From a supply perspective, $39bn of munis are scheduled to mature in June, followed by $35bn in July and $36bn in August3. Further, we expect $5bn to $10bn of calls each month. Supply has potentially been front-loaded as many issuers sought to get ahead of rising interest rates this year. Still, the tax-exempt muni market is forecast shrink by $40bn in 20224.
From a valuation perspective, muni yield ratios to Treasury yields are increasingly attractive as they are now at their cheapest levels since the start of the pandemic, at close to neutral (Figure 2).
Figure 2: Muni ratios have cheapened5
Further, taxable muni yields currently offer a 35bp yield pickup over AA rated US corporate bonds6. Meanwhile, European investors can benefit from a currency-hedged ~125bp pickup over AA euro sovereign debt and a ~80bp pickup over AA European corporate debt7.
Investors still have substantial cash on the sidelines, with balances in US money market funds still ~$1trn higher than pre-pandemic, waiting for entry points such as these (Figure 3).
Figure 3: Investor cash is waiting to be put to work where yields are compelling8
Munis may also offer an opportunity to defend against rising rates and inflation
Municipals have tended to outperform Treasuries during rising rate environments (Figure 4).

Extracted information —
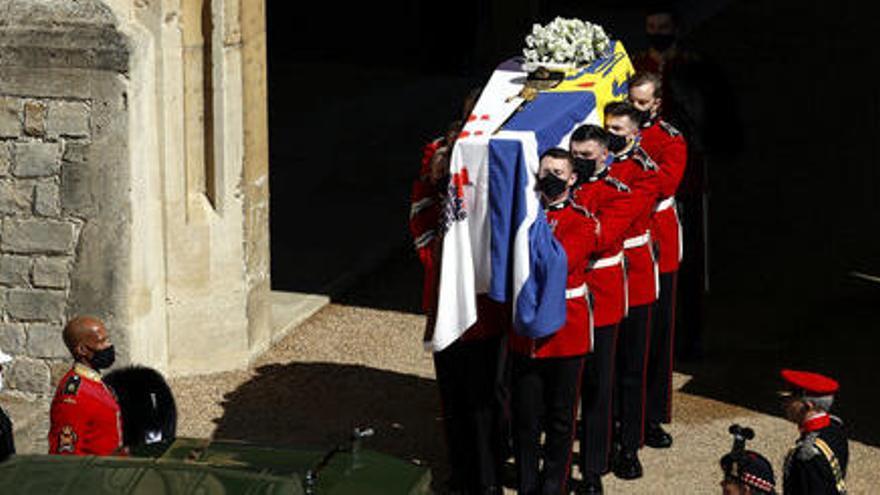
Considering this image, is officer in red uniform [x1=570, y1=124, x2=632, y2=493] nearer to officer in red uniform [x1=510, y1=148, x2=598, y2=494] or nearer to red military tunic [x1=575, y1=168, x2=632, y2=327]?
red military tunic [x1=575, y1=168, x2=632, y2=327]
...
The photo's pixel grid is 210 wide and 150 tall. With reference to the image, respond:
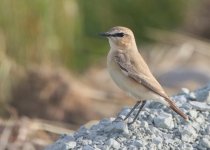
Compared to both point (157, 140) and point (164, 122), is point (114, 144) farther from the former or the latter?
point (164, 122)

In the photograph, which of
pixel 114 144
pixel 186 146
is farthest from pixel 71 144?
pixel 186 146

Prompt A —
Answer these from the municipal bond text, one line each, marked (i), (ii), (iii):
(i) How many billion dollars of munis are scheduled to mature in July?
(ii) What yield pickup do taxable muni yields currently offer over AA rated US corporate bonds?
(iii) By roughly how much do US money market fund balances exceed pre-pandemic levels?
Prompt B —
In one to three sentences, explain why the municipal bond text says supply may have been front-loaded this year.
Prompt C —
Please continue the municipal bond text after its last sentence.

Answer space A —
(i) $35bn
(ii) 35bp
(iii) About $1trn

Answer space B —
Supply may have been front-loaded because many issuers sought to get ahead of rising interest rates this year.

Answer space C —
Figure 4: Munis have tended to show positive excess returns when rates have risen9
Historically, during rising rate periods, retail investors have sought shelter in municipals to benefit from higher tax-exempt interest rates. Further, supply tends to fall as municipalities prefer to avoid raising debt at higher rates.
Municipals can also offer a measure of inflation protection. Municipalities benefit from increased tax collections (such as sales tax) from higher prices during periods of strong economic growth. The strong performance of the housing market across the US also offers the potential for municipalities to see higher income from property taxes.
Further, many revenue bonds are tied to essential services projects such as power generation, where energy costs are being passed onto businesses and consumers. Additionally, structures such as tobacco master settlement agreement (MSA) bonds have their revenues directly tied to inflation.
Municipals have compelling fundamentals in our view
The recent volatility in municipals has not been related to fundamentals. From a debt service perspective, we believe that municipals are in excellent shape, particularly following several stimulus programs from the Federal government including the American Rescue Plan (ARP).
For example, New York state has only spent $10bn of the $26bn they received under the ARP, and only currently plan to spend a further $12.75bn, after which it will still have funds left over. Most states are in similar positions.
Further, given the Administration’s sanctions on Russian energy, energy producing states (such as Texas, New Mexico and North Dakota) stand to benefit from direct taxes and second round effects of rising revenues to local economies. Alaska may also see $1bn in unexpected revenue from higher oil prices.
The airport sector has received a fundamental credit boost with air travel recovering close to pre-pandemic levels. We believe the rebound is set to continue as demand is expected to increase throughout the peak spring/summer travel season although higher energy prices may curtail future travel activity.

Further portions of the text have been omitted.